Conquering Systemic Racism in Medicine
The Rheumatologist reports on the impact of systemic racism in medicine and actions recommended by HSS social worker Jillian Rose, PhD, MPH, LCSW, and others, for improvement to reduce the related health disparities.
“I would advise clinicians—if they want to be truly invested in this journey of eliminating racism, eliminating disparities in health and moving toward more equitable care for all patients—to first spend the time to identify your own biases, spend the time to look at some of your own unconscious thinking that may color your care… and then dare to engage your patients in a conversation about what’s important to them,” said Dr. Rose.

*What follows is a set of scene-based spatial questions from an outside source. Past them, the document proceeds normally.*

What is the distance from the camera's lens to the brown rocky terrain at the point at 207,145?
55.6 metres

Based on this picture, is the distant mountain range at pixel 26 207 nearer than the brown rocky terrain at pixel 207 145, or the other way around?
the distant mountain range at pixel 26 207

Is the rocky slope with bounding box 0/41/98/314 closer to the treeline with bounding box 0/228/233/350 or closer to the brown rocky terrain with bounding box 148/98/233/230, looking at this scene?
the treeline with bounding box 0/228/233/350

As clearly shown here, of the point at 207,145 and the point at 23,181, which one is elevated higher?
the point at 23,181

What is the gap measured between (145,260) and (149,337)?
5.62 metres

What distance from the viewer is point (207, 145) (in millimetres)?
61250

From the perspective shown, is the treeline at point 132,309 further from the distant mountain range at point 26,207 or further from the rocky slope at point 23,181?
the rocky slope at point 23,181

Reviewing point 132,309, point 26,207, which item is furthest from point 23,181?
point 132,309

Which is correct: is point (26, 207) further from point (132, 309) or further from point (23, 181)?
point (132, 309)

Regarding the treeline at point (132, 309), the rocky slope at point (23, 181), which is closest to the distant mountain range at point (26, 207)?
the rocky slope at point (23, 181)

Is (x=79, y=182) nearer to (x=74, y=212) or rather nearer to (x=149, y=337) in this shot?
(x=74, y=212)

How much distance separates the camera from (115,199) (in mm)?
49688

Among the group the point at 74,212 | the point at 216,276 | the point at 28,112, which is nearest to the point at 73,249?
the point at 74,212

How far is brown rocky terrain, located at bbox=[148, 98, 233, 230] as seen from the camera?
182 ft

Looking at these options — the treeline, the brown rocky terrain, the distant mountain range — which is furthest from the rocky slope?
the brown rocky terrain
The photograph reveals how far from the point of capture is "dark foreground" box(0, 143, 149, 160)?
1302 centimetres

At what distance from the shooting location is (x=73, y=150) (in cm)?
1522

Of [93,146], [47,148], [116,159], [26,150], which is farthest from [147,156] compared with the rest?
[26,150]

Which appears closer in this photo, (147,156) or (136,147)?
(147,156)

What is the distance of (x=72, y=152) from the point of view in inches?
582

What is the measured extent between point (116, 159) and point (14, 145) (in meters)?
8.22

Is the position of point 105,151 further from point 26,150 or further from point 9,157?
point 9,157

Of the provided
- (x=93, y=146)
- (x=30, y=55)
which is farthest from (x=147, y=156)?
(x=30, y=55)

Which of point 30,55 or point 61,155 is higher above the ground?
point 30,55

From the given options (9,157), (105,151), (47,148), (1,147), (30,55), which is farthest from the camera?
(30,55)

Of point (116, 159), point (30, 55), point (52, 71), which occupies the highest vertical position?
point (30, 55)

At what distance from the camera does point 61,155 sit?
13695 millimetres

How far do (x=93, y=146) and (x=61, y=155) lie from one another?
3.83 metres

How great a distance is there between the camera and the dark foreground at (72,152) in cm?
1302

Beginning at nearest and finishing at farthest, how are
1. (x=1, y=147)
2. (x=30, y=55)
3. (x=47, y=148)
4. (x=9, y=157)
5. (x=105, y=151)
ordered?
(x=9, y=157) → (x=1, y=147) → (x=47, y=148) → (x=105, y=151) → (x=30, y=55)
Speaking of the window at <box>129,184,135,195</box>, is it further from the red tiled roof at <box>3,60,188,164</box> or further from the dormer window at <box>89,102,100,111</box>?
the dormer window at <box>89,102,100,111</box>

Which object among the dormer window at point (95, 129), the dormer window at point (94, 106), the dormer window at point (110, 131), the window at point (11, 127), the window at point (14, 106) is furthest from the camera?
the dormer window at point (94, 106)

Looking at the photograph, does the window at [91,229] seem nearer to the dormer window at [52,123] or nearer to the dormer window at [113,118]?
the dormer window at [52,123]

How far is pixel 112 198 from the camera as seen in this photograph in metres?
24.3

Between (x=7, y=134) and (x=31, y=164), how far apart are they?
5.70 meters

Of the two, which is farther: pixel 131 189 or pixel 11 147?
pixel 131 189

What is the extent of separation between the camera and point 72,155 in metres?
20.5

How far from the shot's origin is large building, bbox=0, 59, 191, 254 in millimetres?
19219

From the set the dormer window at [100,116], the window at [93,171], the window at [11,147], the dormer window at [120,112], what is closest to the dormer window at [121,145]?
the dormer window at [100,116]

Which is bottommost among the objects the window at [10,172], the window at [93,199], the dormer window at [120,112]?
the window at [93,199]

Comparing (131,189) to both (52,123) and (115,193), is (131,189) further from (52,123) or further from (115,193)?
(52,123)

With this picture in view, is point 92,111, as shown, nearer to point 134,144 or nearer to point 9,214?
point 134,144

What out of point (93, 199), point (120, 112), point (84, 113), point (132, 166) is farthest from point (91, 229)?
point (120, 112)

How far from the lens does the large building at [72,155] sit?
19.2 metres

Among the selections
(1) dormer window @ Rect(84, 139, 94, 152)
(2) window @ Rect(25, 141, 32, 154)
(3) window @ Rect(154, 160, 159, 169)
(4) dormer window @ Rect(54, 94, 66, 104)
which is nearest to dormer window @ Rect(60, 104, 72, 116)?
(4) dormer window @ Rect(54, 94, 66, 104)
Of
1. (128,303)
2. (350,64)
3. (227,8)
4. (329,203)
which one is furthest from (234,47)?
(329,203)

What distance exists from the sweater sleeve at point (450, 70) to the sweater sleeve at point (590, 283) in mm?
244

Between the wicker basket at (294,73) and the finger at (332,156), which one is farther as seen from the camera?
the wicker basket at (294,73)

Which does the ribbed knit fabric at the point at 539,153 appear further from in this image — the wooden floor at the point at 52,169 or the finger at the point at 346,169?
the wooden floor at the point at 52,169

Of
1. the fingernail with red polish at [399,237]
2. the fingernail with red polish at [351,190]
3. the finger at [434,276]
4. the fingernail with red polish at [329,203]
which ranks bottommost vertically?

Biases can manifest in the physical environment, so it’s important to actively try to make all patients feel welcome and respected. Subtle things, such as the images used on a website or in a physical space, can signal to people who “belongs,” she added. Another important element to successful outcomes is including patients in shared decision making. “Part of the problem-solving process is engaging the individuals in front of you in their own care, and valuing them as a person who is autonomous to make a decision along with [the rheumatologist’s] guidance, help and support,” explained Dr. Rose. “That’s really half the battle of addressing racism in healthcare.”
Physicians and healthcare providers are leaders in their community and have the power to effect change toward diversity, inclusion and equity. Dr. Rose suggested for clinicians to get involved by reviewing their community health needs assessment, serving on a council to advocate for community needs or mentoring someone who aspires to be a clinician. “We can write social prescriptions for people, whether it’s to attend support groups, go to a food pantry, seek housing advocacy or go swimming at a local YMCA. Social prescriptions not only tell someone that you are interested in their well-being, but [that] you’re creative about the resources and opportunities you see them having access to,” she cited.